Most voting precincts aren’t academic lecture halls or college campuses. Democrats MUST remember this. 

It is easy to say that Republicans are winning by race-baiting. I believe some of that is true, however it is also completely true that under Trump, the Republicans made remarkable gains among People of Color (POC’s), gains that were not possible when the party was led by the Ryan’s and the Romney’s of the world. 

Right now nine of the ten most popular Governor’s in the country are Republicans.

Almost universally Democrats are right on the issues and on how they perceive elements of American society. But it’s the tone. You cannot go around insulting 45% of the population on a regular basis and then expect to win elections. Perception is reality in electoral politics which is the point I and many others are making. You can’t win if the majority perceive you negatively no matter how unjust that perception may be in our own eyes.

The old politics of left v center or left v right are old and overused. We’re in a different paradigm now. I’d argue the biggest battles ahead are between those of us who believe in community and communal goals versus those on both the left and right who put individualism above the greater good. But that’s a topic for another day.

One comment

  1. Something I am going to be watching closely is how well do Eric Adams and Kathy Hochul do as mayor of NYC and Governor of NYS. Both seem to be more nose to the grindstone local politicians and not people with national media ambitions in the way Elliott Spitzer, Andrew Cuomo, Bill DeBlasio, and Preet Bharara did and do. I don’t think the writers of Showtime’s Billions TV show are going to be writing composite characters based on Adams, Kochul or the new Manhattan DA Alvin Bragg.

    Which brings me to my second point in that how do political activists in NYC and NYS who want to be at the forefront of national attention react to these changes. The current NY AG Laetitia James has given strong indications of wishing a primary challenge to Hochul continuing the tradition of here predecessors like Cuomo and Spitzer in wanting higher office. On the other hand James’ polling is not great and she doesn’t have the name recognition that Cuomo and Spitzer had when they started moving to run for governor(in Cuomo’s case being the son of a previous governor and Spitzer being well known for his anti-Wall Street prosecution).

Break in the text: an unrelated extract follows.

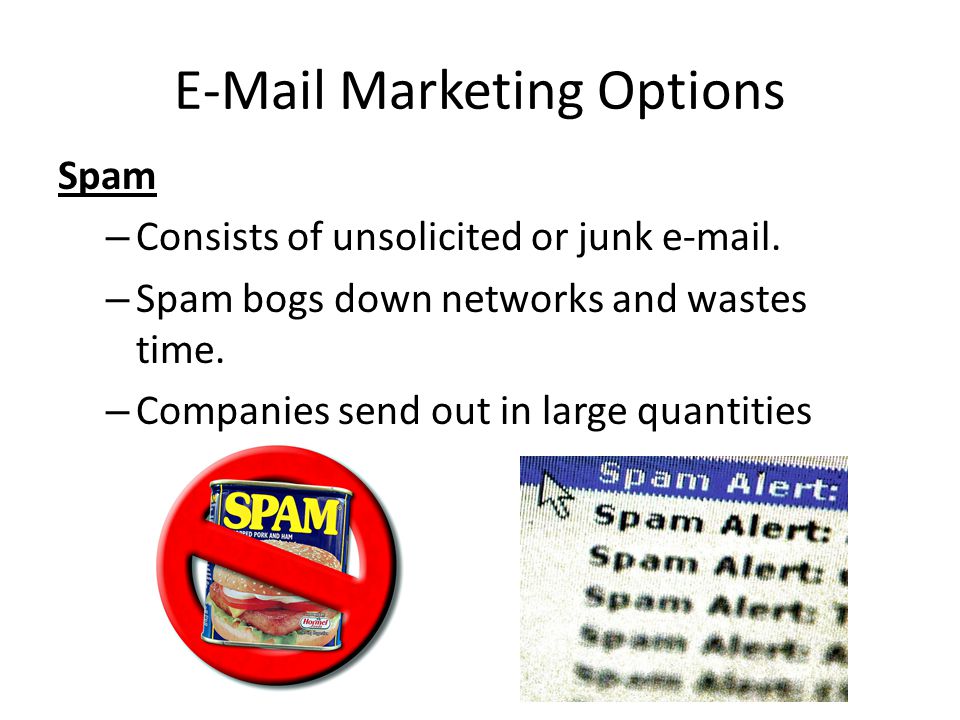Marketing Options Spam – Consists of unsolicited or junk  .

    A more cynical progressive like Alex Gibney might suggest that Adams’, Hochul’s, and Bragg’s focus on local issues is really a signal to Wall Street that it is party time again for the first time since before Spitzer came in as AG in I think 1998ish and Wall Street doesn’t have to focus on regulation or prosecution at the local NYS level(and I think someone like Gibney might be very much correct in thinking this is the case). Nonetheless it does seem like New York politics is moving into a different era with really Chuck Schumer being the only remaining member of the old boys club.